**TASK OBJECTIVE**. Rewrite the records starting at the line containing "Given this picture, is" and ending at the line containing "Result: 23.5", changing "camera" to "viewer" and leaving everything else as it is.
= = = =
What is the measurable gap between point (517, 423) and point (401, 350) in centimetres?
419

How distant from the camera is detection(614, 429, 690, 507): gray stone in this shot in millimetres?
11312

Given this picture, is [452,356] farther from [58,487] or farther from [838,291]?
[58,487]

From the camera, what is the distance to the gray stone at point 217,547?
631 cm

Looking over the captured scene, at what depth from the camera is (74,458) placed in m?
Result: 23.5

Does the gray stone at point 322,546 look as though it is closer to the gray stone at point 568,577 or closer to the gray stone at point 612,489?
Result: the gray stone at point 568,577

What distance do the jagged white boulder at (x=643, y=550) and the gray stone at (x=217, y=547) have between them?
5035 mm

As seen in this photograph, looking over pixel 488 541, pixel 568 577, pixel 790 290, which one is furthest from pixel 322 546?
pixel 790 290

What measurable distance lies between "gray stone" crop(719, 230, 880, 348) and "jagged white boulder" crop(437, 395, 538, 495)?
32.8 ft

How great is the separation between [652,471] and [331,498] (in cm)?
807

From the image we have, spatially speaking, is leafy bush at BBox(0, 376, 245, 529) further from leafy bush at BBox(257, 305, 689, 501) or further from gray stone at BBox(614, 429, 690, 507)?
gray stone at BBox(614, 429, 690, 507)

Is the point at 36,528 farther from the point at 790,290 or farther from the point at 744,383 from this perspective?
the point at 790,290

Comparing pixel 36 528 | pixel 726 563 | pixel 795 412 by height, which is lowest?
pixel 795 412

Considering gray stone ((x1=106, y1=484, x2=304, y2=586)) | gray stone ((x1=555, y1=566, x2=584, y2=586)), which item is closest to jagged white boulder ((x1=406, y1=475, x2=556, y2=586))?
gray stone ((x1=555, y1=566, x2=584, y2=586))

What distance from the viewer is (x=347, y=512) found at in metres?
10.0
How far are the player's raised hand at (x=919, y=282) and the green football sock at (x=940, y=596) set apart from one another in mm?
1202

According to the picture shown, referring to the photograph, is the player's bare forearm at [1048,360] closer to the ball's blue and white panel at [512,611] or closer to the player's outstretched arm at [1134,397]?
= = = =
**RESPONSE TO THIS TASK**.
Given this picture, is [452,356] farther from [58,487] or farther from [838,291]?
[58,487]

From the viewer, what is the distance to the gray stone at point 217,547?
631 cm

Looking over the captured scene, at what depth from the viewer is (74,458) placed in m?
Result: 23.5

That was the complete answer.